The resurgence gained momentum in 2001, when station member Brian Monahan ’02 arranged a meeting with the executive board and Associate Dean of the College Tom Balazs. No one else showed, and Monahan was given the keys to the station. He cleaned house and cold-called engineers until he found one willing to come to the College. “He said some of our equipment was worth a lot of money because it was very rare and very old,” says Monahan. The engineer moved the antenna and brought back some signal strength.

Monahan had help from Lambert, who had a background in engineering. Balazs gave the station some funds, and that summer Monahan purchased equipment to do play-by-play announcing. In fall 2002 they broadcast a Forester football game against longtime rivals St. Norbert’s—from Wisconsin. “People were so happy to be able to hear the game,” says Lambert.
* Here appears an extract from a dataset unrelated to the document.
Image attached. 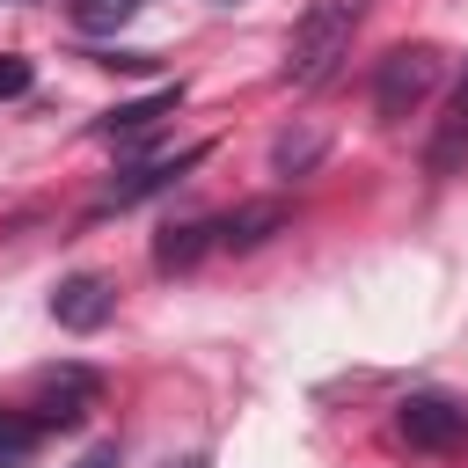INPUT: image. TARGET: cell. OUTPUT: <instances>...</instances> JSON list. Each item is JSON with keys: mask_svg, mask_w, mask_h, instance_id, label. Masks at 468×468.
<instances>
[{"mask_svg": "<svg viewBox=\"0 0 468 468\" xmlns=\"http://www.w3.org/2000/svg\"><path fill=\"white\" fill-rule=\"evenodd\" d=\"M37 417V431L44 424H80L88 410H95V373L88 366H58V373H37V402H29Z\"/></svg>", "mask_w": 468, "mask_h": 468, "instance_id": "cell-5", "label": "cell"}, {"mask_svg": "<svg viewBox=\"0 0 468 468\" xmlns=\"http://www.w3.org/2000/svg\"><path fill=\"white\" fill-rule=\"evenodd\" d=\"M205 249H212V219H183V227H168V234L154 241V263H161V271H190Z\"/></svg>", "mask_w": 468, "mask_h": 468, "instance_id": "cell-10", "label": "cell"}, {"mask_svg": "<svg viewBox=\"0 0 468 468\" xmlns=\"http://www.w3.org/2000/svg\"><path fill=\"white\" fill-rule=\"evenodd\" d=\"M29 80H37V66H29L22 51H0V102H15V95H29Z\"/></svg>", "mask_w": 468, "mask_h": 468, "instance_id": "cell-14", "label": "cell"}, {"mask_svg": "<svg viewBox=\"0 0 468 468\" xmlns=\"http://www.w3.org/2000/svg\"><path fill=\"white\" fill-rule=\"evenodd\" d=\"M278 227H285V205H278V197H249V205H234V212L212 219V249H256V241H271Z\"/></svg>", "mask_w": 468, "mask_h": 468, "instance_id": "cell-8", "label": "cell"}, {"mask_svg": "<svg viewBox=\"0 0 468 468\" xmlns=\"http://www.w3.org/2000/svg\"><path fill=\"white\" fill-rule=\"evenodd\" d=\"M110 307H117V292H110V278H95V271L58 278V292H51V322H58V329H80V336L102 329Z\"/></svg>", "mask_w": 468, "mask_h": 468, "instance_id": "cell-6", "label": "cell"}, {"mask_svg": "<svg viewBox=\"0 0 468 468\" xmlns=\"http://www.w3.org/2000/svg\"><path fill=\"white\" fill-rule=\"evenodd\" d=\"M424 168L431 176H461L468 168V73L453 80V102H446V117H439V132L424 146Z\"/></svg>", "mask_w": 468, "mask_h": 468, "instance_id": "cell-9", "label": "cell"}, {"mask_svg": "<svg viewBox=\"0 0 468 468\" xmlns=\"http://www.w3.org/2000/svg\"><path fill=\"white\" fill-rule=\"evenodd\" d=\"M205 161V146H183V154H161V161H139V168H124L102 197H95V212H132L139 197H154V190H168V183H183L190 168Z\"/></svg>", "mask_w": 468, "mask_h": 468, "instance_id": "cell-4", "label": "cell"}, {"mask_svg": "<svg viewBox=\"0 0 468 468\" xmlns=\"http://www.w3.org/2000/svg\"><path fill=\"white\" fill-rule=\"evenodd\" d=\"M395 431H402L417 453H446V446H461L468 410H461V402H446V395H410V402L395 410Z\"/></svg>", "mask_w": 468, "mask_h": 468, "instance_id": "cell-3", "label": "cell"}, {"mask_svg": "<svg viewBox=\"0 0 468 468\" xmlns=\"http://www.w3.org/2000/svg\"><path fill=\"white\" fill-rule=\"evenodd\" d=\"M219 7H227V0H219Z\"/></svg>", "mask_w": 468, "mask_h": 468, "instance_id": "cell-17", "label": "cell"}, {"mask_svg": "<svg viewBox=\"0 0 468 468\" xmlns=\"http://www.w3.org/2000/svg\"><path fill=\"white\" fill-rule=\"evenodd\" d=\"M366 22V0H307L292 44H285V80L292 88H322L344 58H351V37Z\"/></svg>", "mask_w": 468, "mask_h": 468, "instance_id": "cell-1", "label": "cell"}, {"mask_svg": "<svg viewBox=\"0 0 468 468\" xmlns=\"http://www.w3.org/2000/svg\"><path fill=\"white\" fill-rule=\"evenodd\" d=\"M29 446H37V424L29 417H0V468L29 461Z\"/></svg>", "mask_w": 468, "mask_h": 468, "instance_id": "cell-12", "label": "cell"}, {"mask_svg": "<svg viewBox=\"0 0 468 468\" xmlns=\"http://www.w3.org/2000/svg\"><path fill=\"white\" fill-rule=\"evenodd\" d=\"M431 88H439V51H431V44H402V51H388L380 73H373V110H380L388 124H402Z\"/></svg>", "mask_w": 468, "mask_h": 468, "instance_id": "cell-2", "label": "cell"}, {"mask_svg": "<svg viewBox=\"0 0 468 468\" xmlns=\"http://www.w3.org/2000/svg\"><path fill=\"white\" fill-rule=\"evenodd\" d=\"M190 468H205V461H190Z\"/></svg>", "mask_w": 468, "mask_h": 468, "instance_id": "cell-16", "label": "cell"}, {"mask_svg": "<svg viewBox=\"0 0 468 468\" xmlns=\"http://www.w3.org/2000/svg\"><path fill=\"white\" fill-rule=\"evenodd\" d=\"M314 161H322V132H278L271 176H300V168H314Z\"/></svg>", "mask_w": 468, "mask_h": 468, "instance_id": "cell-11", "label": "cell"}, {"mask_svg": "<svg viewBox=\"0 0 468 468\" xmlns=\"http://www.w3.org/2000/svg\"><path fill=\"white\" fill-rule=\"evenodd\" d=\"M73 468H117V453H110V446H95V453H80Z\"/></svg>", "mask_w": 468, "mask_h": 468, "instance_id": "cell-15", "label": "cell"}, {"mask_svg": "<svg viewBox=\"0 0 468 468\" xmlns=\"http://www.w3.org/2000/svg\"><path fill=\"white\" fill-rule=\"evenodd\" d=\"M73 15H80V29H117V22L139 15V0H80Z\"/></svg>", "mask_w": 468, "mask_h": 468, "instance_id": "cell-13", "label": "cell"}, {"mask_svg": "<svg viewBox=\"0 0 468 468\" xmlns=\"http://www.w3.org/2000/svg\"><path fill=\"white\" fill-rule=\"evenodd\" d=\"M183 110V80H161L154 95H139V102H117L110 117H102V139H117V146H139L161 117H176Z\"/></svg>", "mask_w": 468, "mask_h": 468, "instance_id": "cell-7", "label": "cell"}]
</instances>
That same year someone purged the music library, throwing out 12,000 station CDs.

After a steam pipe exploded last October during construction of the Mohr Student Center and Stuart Commons, taking out the station’s computer, exciter, and transmitter, the station recovered and recently installed a new transmitter and antenna that expanded the listening radius to five miles. “In some ways it’s a blessing in disguise, because it really needs a new one,” says WMXM co-advisor David Park, assistant professor of communications.